One engine, many surfaces — CLI, TUI, JSON stream, and an embedded host all driving the same core

Layer Crates Responsibility
Foundation wcore-types, wcore-compact Provider-neutral data types; context compression
Core services wcore-config, wcore-providers, wcore-tools, wcore-mcp Config + ProviderCompat, LLM providers, built-in tools, MCP
Capabilities wcore-skills, wcore-memory, wcore-sandbox, wcore-swarm, wcore-browser Skills, memory, sandbox, swarm, browser + computer use
Engine wcore-agent Agent loop, sessions, orchestration, workflows
Surface wcore-cli CLI / TUI / JSON-stream binary

→ AGENTS.md

How it compares

We ran a file-level audit of the open-source agent CLIs and a docs-level orientation against the closed ones.

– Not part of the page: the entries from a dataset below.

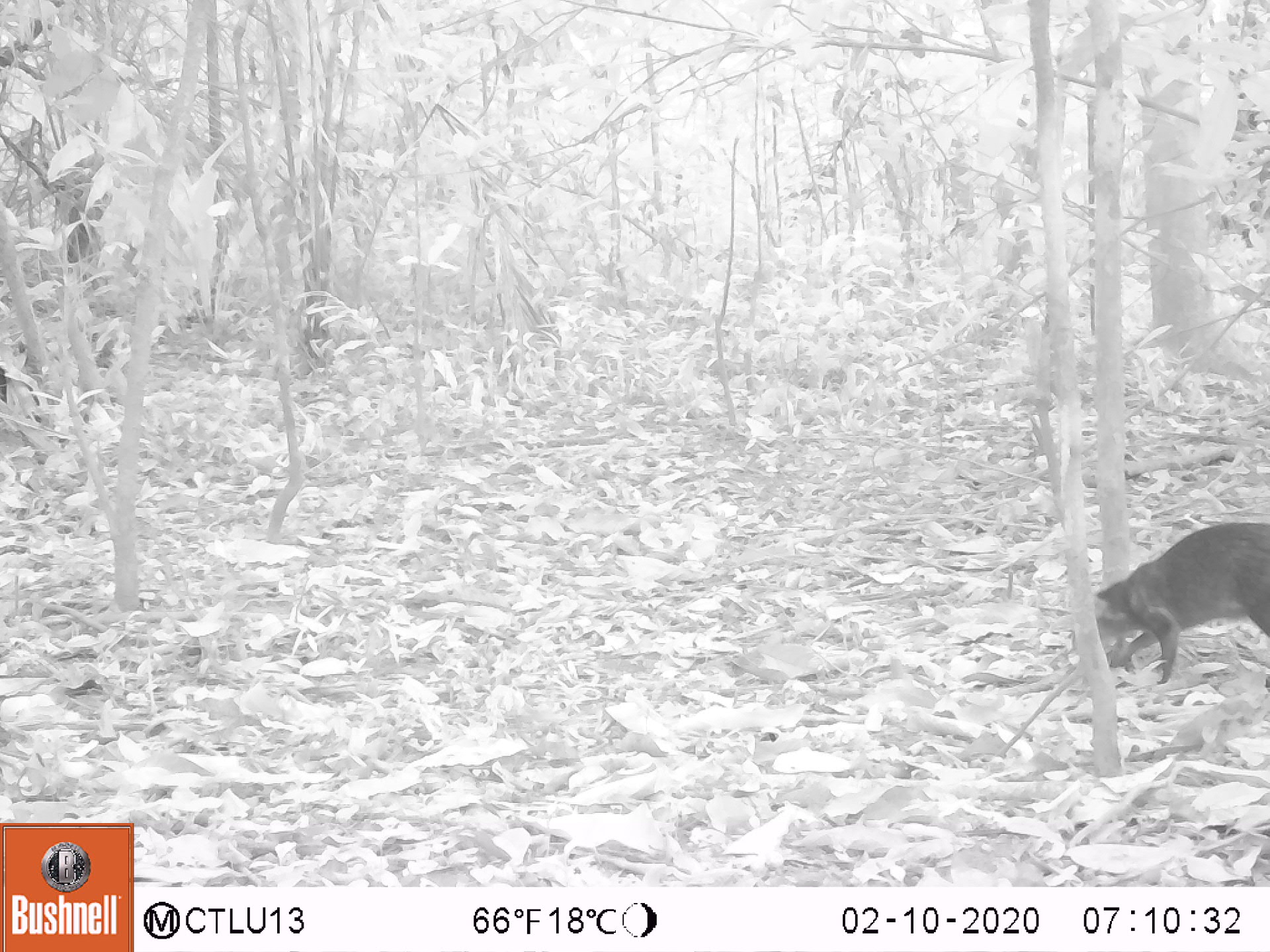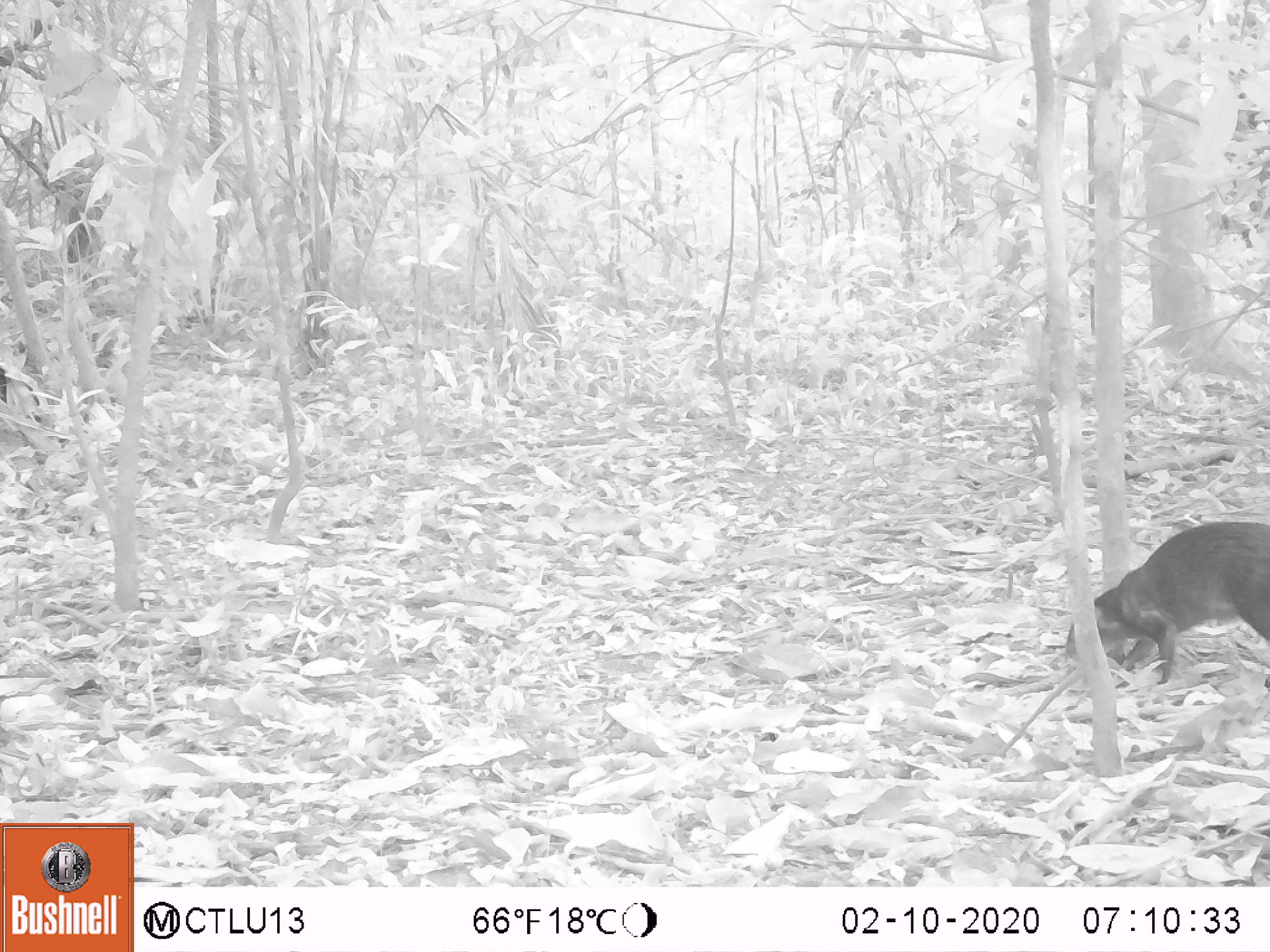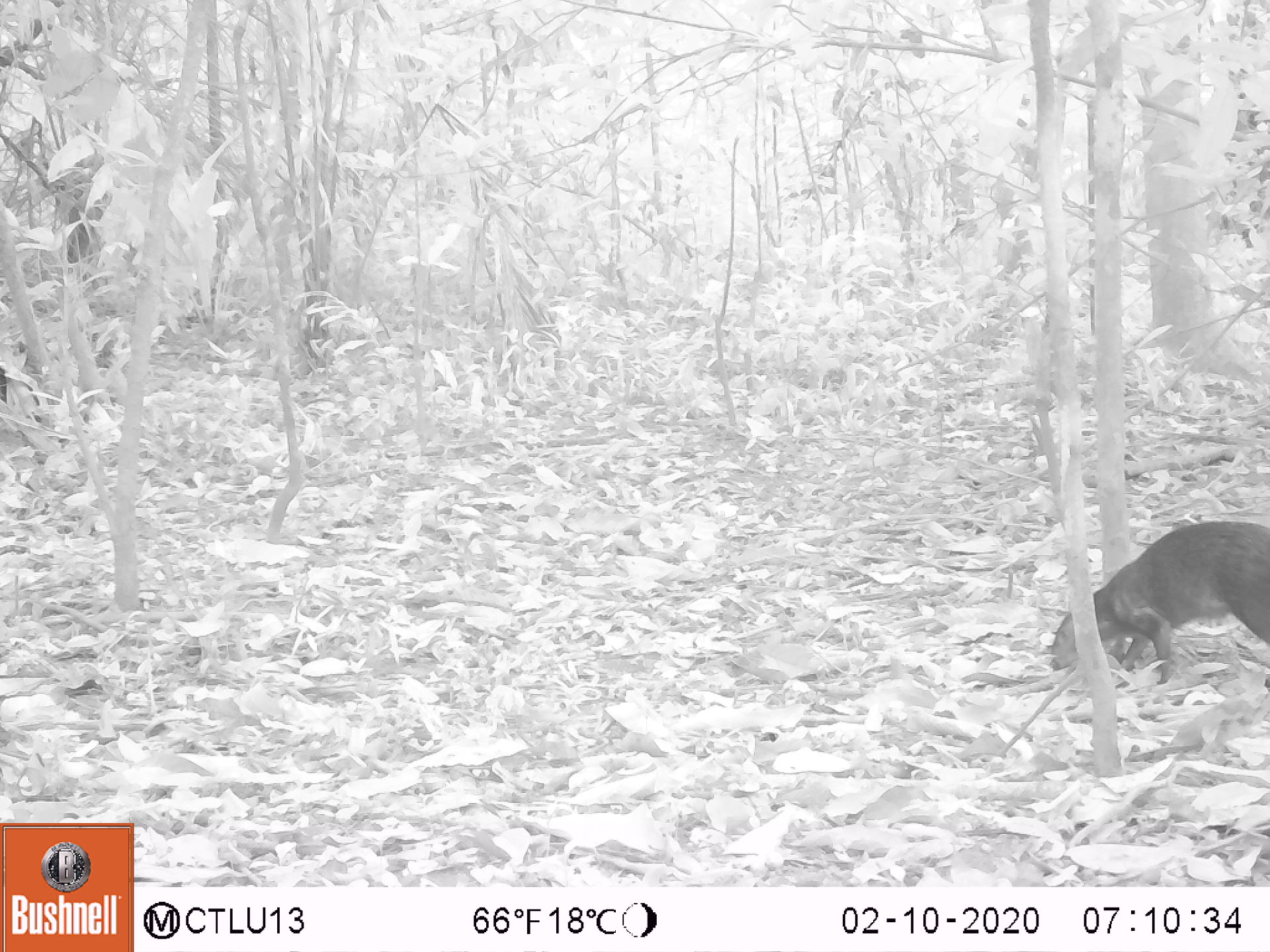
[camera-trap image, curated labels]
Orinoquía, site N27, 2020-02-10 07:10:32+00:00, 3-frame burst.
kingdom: Animalia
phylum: Chordata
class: Mammalia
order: Rodentia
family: Dasyproctidae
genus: Dasyprocta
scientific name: Dasyprocta fuliginosa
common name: black agouti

Where we lose, we say so (git auto-commit loops, for instance, belong to opencode and aider).

Landscape comparison — Wayland Core vs opencode, aider, Claude Code, Codex CLI

Closed-source tools (Claude Code, Codex CLI) are a docs-based orientation, not a code audit. Where we lose, we say so: git auto-commit/undo belongs to opencode and aider.

Documentation

Document Covers
Getting Started Install, CLI reference, config and cascading precedence
Providers & Auth Multi-provider setup, ProviderCompat, profiles
Built-in Tools The tool catalog and execution flow
Skills Front matter, shell expansion, conditional activation
MCP Integration Transport types, deferred loading, runtime injection
Advanced Sub-agents, hooks, memory, plan mode, compaction
Resilience The endurance trial: method, measurements, and honesty bounds
JSON Stream Protocol Host integration protocol spec

Contributing

Issues and PRs welcome. Before a PR: cargo fmt --all, cargo clippy --workspace --all-targets -- -D warnings, and cargo nextest run. Keep changes surgical, and keep provider differences in ProviderCompat, never hardcoded. → AGENTS.md

License

Apache-2.0. Wayland Core is a derivative work; see NOTICE for upstream attribution.